Champions League der Frauen Wolfsburg verteidigt seinen Titel

Noëlle Maritz, Merle Frohms und Alexandra Popp vom VfL Wolfsburg feiern ihren Sieg.

(Foto: Getty Images)

Als erstes deutsches Team haben die Fußball-Frauen des VfL Wolfsburg es geschafft, ihren Titel in der Champions League zu verteidigen. Die Mannschaft setzte sich kurz vor Spielende doch noch gegen den schwedischen Vizemeister Tyresö FF durch - und damit auch gegen Marta, fünffache Weltfußballerin des Jahres.

Die Fußball-Frauen des VfL Wolfsburg haben als erste deutsche Mannschaft ihren Titel in der Champions League verteidigt. Ein Jahr nach dem überraschenden Erfolg gegen Olympique Lyon in London gewannen die Norddeutschen am Donnerstagabend in Lissabon gegen den schwedischen Club Tyresö FF mit 4:3 (0:2).

Vor etwa 8000 Zuschauern im Estádio do Restelo waren die Schwedinnen durch Marta (28. Minute) und Verónica Boquete (30.) vor der Pause in Führung gegangen. Doch nach dem Seitenwechsel sorgten Alexandra Popp (47.), Fußballerin des Jahres Martina Müller (53.), die eingewechselte Verena Faißt (68.) und erneut Müller (80.) für die Wende.

Die Brasilianerin Marta hatte den Außenseiter in der 56. Minute noch einmal in Führung gebracht. UEFA-Präsident Michel Platini und DFB-Boss Wolfgang Niersbach sahen die Wolfsburgerinnen zunächst in die Defensive gedrängt.

Der schwedische Vize-Meister um die fünffache Weltfußballerin des Jahres Marta startete mit Druck und überraschte den Titelverteidiger damit ganz offensichtlich. War der deutsche Meister im vergangenen Jahr noch als Außenseiter ins Endspiel gegen Lyon gegangen, galten die Niedersachsen dieses Mal als Favoritinnen - und kamen mit dieser Rolle zunächst nicht zurecht.

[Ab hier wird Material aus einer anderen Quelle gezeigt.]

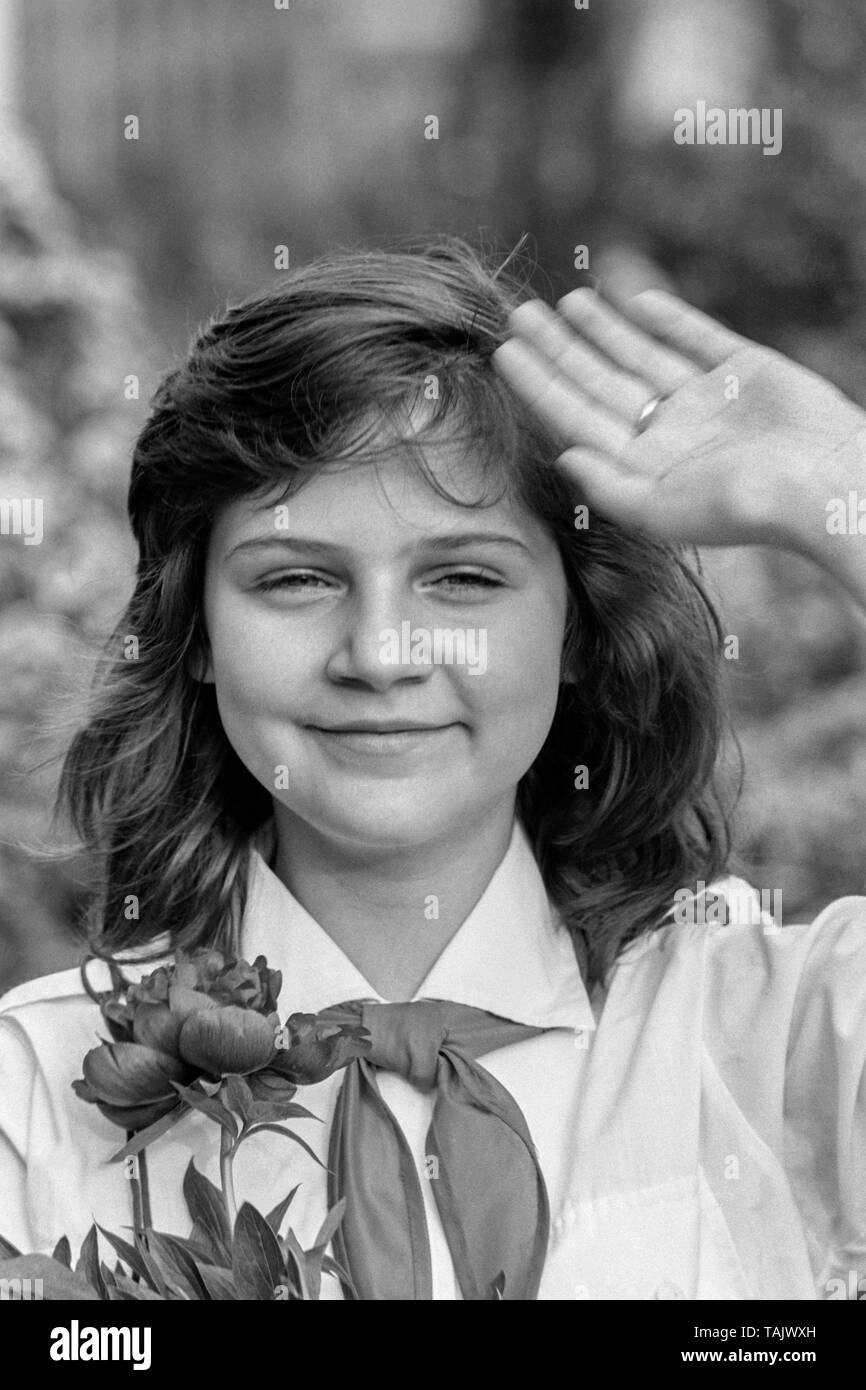 young schoolgirl member of the pioneer movement wearing her necktie and uniform while holding a bunch of flowers and saluting 1970s hungary Stock Photo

Zwar erspielte sich der VfL durch Alexandra Popp (14.) und Martina Müller (25.) die ersten kleinen Möglichkeiten. Doch die Skandinavierinnen waren stärker. Zunächst narrte Marta die komplette Wolfsburger Defensive und ließ Nationaltorhüterin Almuth Schult mit einem strammen Schuss keine Abwehrchance. Nur zwei Minuten später lief die Amerikanerin Christen Press von den VfL-Abwehrspielerinnen nahezu unbeeinträchtigt von den anderen einmal diagonal über den Platz und bediente die Spanierin Verónica Boquete in der Mitte, die Schult erneut keine Abwehrchance ließ.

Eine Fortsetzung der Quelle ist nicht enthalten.